OutlierDetectionJL / OutlierDetection.jl

Fast, scalable and flexible Outlier Detection with Julia
https://outlierdetectionjl.github.io/OutlierDetection.jl/dev/
MIT License
79 stars 8 forks source link

Unsupervised detectors and missing values in provided target #34

Closed ablaom closed 1 year ago

ablaom commented 1 year ago

As I recall, we allow the specification of a target y when training an unsupervised detector, even though it is ignored, so that we may buy into MLJ's evaluate apparatus: If you have test labels, but no train labels, you just pad y with missings in the training indices.

It seems to me that the target_scitype should therefore be AbstractVector{<:Union{OrderedFactor{2},Missing}} in those cases, but I see that it is actually AbstractVector{OrderedFactor{2}} (at least it is for ABODDetector that I have been playing with). The bottom line is that MLJ is complaining when checking scitypes for these models, if the target presented has missings. (Actually, MLJBase <= 0.19.8 is just throwing an error, because of a bug; MLJBase >=0.20 would throw a warning, I guess, if it was compatible with OutlierDetection, which is isn't currently.)

@davnn Do you see any reason not to expand the scitype?

@JosephsDavid

davnn commented 1 year ago

Hi, I recall it as a temporary fix, because missing values were causing some problems when using other MLJ features, e.g. ensemble models, but I think you have addressed that in https://github.com/JuliaAI/MLJEnsembles.jl/commit/3e55cb6e85ff2dfb3fbfc3fb6f86b62ee4fea138. Otherwise, I think we can expand the scitype and fix potential problems in MLJ down the line.
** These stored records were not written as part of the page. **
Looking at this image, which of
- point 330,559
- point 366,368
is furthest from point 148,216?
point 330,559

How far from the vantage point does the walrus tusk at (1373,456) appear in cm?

ablaom commented 1 year ago

but I think you have addressed that in https://github.com/JuliaAI/MLJEnsembles.jl/commit/3e55cb6e85ff2dfb3fbfc3fb6f86b62ee4fea138.

Yes, I see. That should be fixed as you say. And if for some reason it's not, then that should be regarded as a bug to be promptly addressed.

Are you able to make the necessary PR to expand the scitypes?

davnn commented 1 year ago

I will expand the scitypes for the next release (which should be 0.20 compatible).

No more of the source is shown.